11 Replies Latest reply on Jan 27, 2014 2:12 PM by jfrost001

CacheException: Initial state transfer timed out for cache

dex80526 Dec 30, 2013 3:11 PM

I have a 3 node cluster with replication configuration. I am seeing the "Initial state transfer timed out exception" during the initial start up of the cluster. This is definitely related to the number of entries in the cache store (we used rdmb/apache derby as persistent store). The time out exception happens when there are about 1 million cache entries.

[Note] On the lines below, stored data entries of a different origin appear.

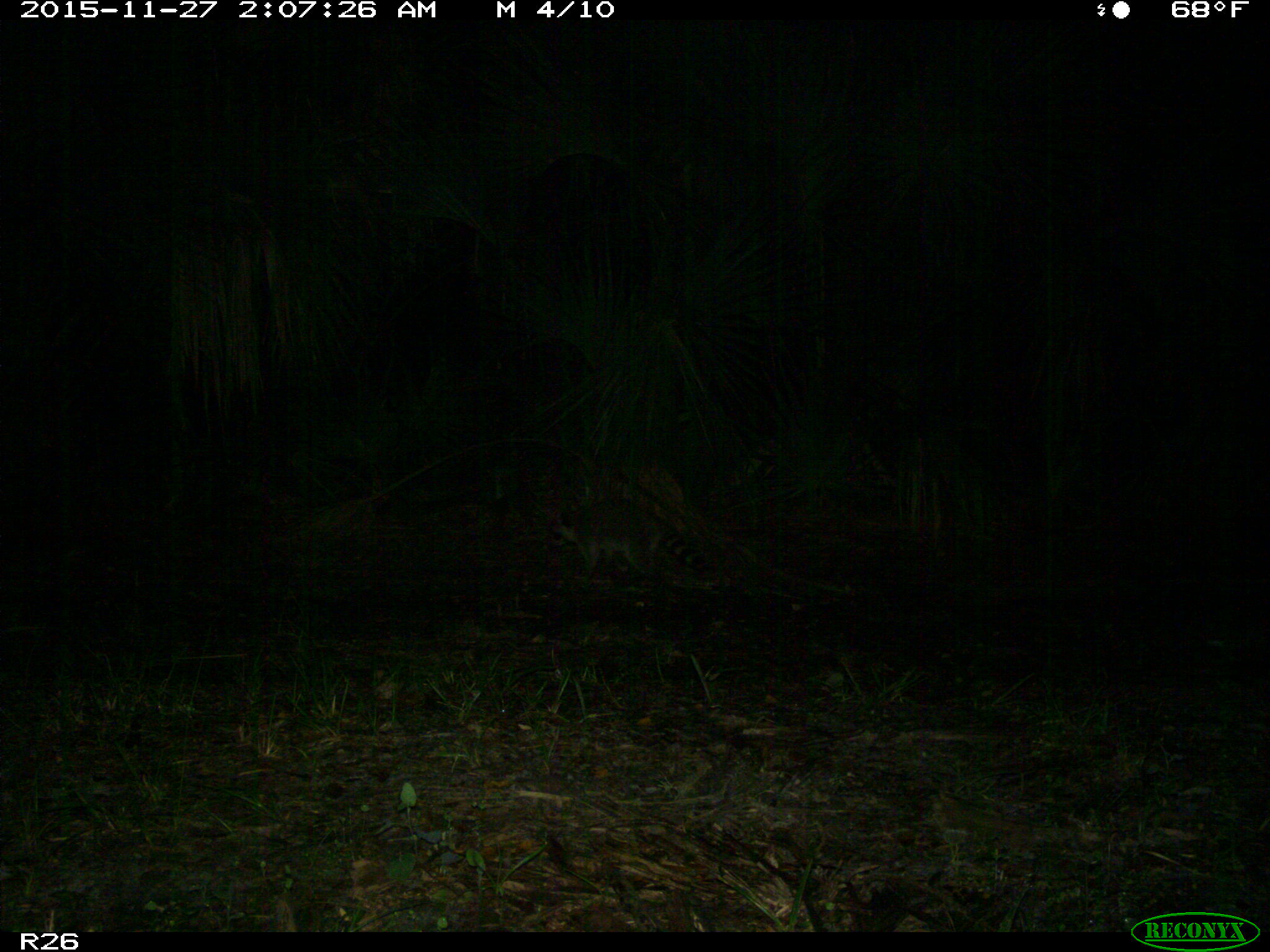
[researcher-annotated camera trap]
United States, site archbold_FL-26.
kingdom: Animalia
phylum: Chordata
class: Mammalia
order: Carnivora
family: Procyonidae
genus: Procyon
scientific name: Procyon lotor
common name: common raccoon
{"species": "Procyon lotor (common raccoon)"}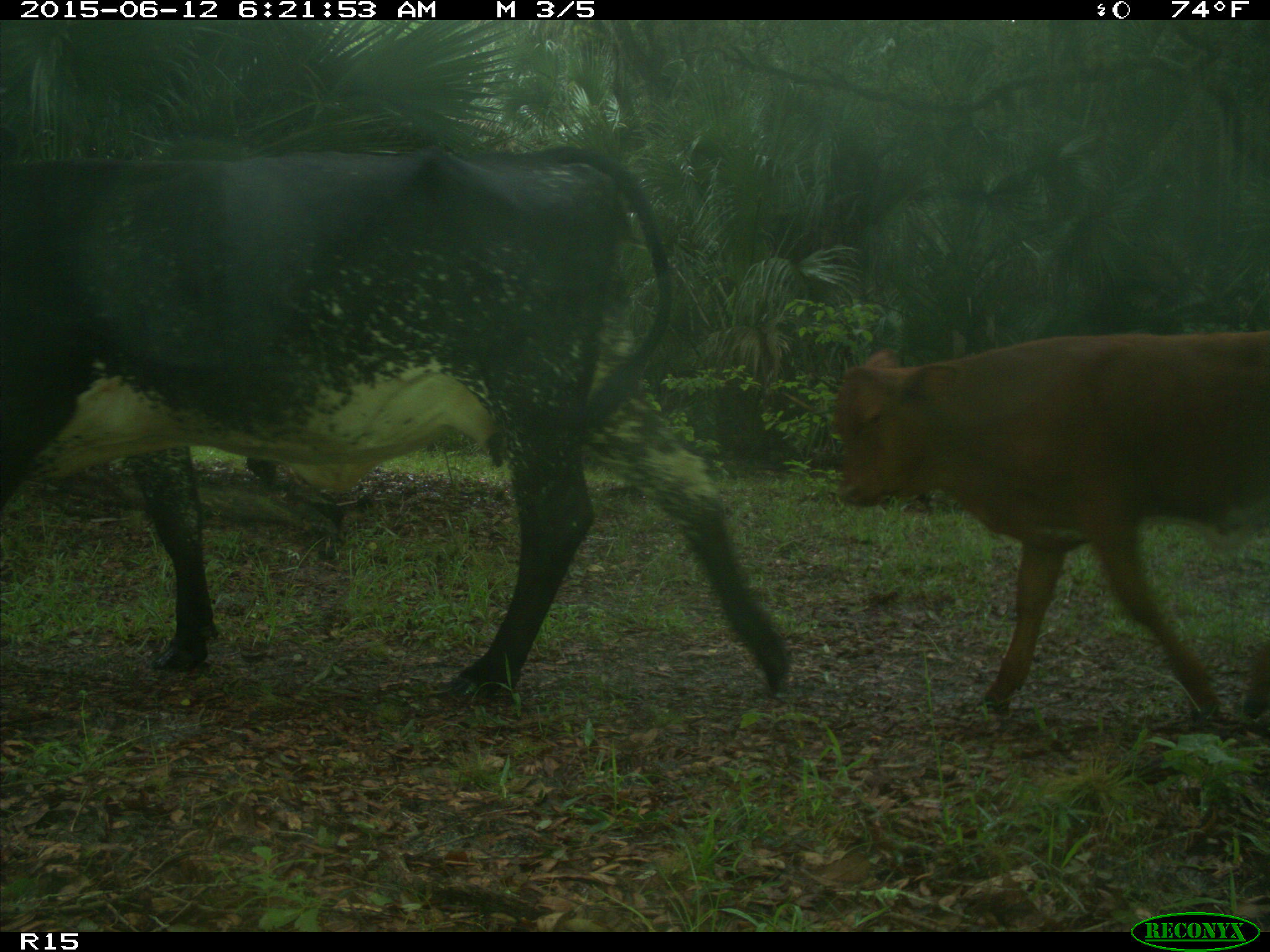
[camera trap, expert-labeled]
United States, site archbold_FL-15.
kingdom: Animalia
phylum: Chordata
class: Mammalia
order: Artiodactyla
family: Bovidae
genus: Bos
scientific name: Bos taurus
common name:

I already have a very big timeout value in the configure (see below).

To me this is a critical scaling issue. I saw this timeout happens more frequently when the size of cluster (number of nodes) goes up to 5 or higher.

Anyone has any suggestion to work around this?

Here are the configuration for the cache:

....

</default>

</clustering>

....

1. Re: CacheException: Initial state transfer timed out for cache

mircea.markus Jan 9, 2014 10:00 AM (in response to dex80526)

try increase the chunksSize?
Actions
2. Re: CacheException: Initial state transfer timed out for cache

dan.berindei Jan 16, 2014 6:29 AM (in response to mircea.markus)

Can you try removing the RSVP protocol from the JGroups configuration?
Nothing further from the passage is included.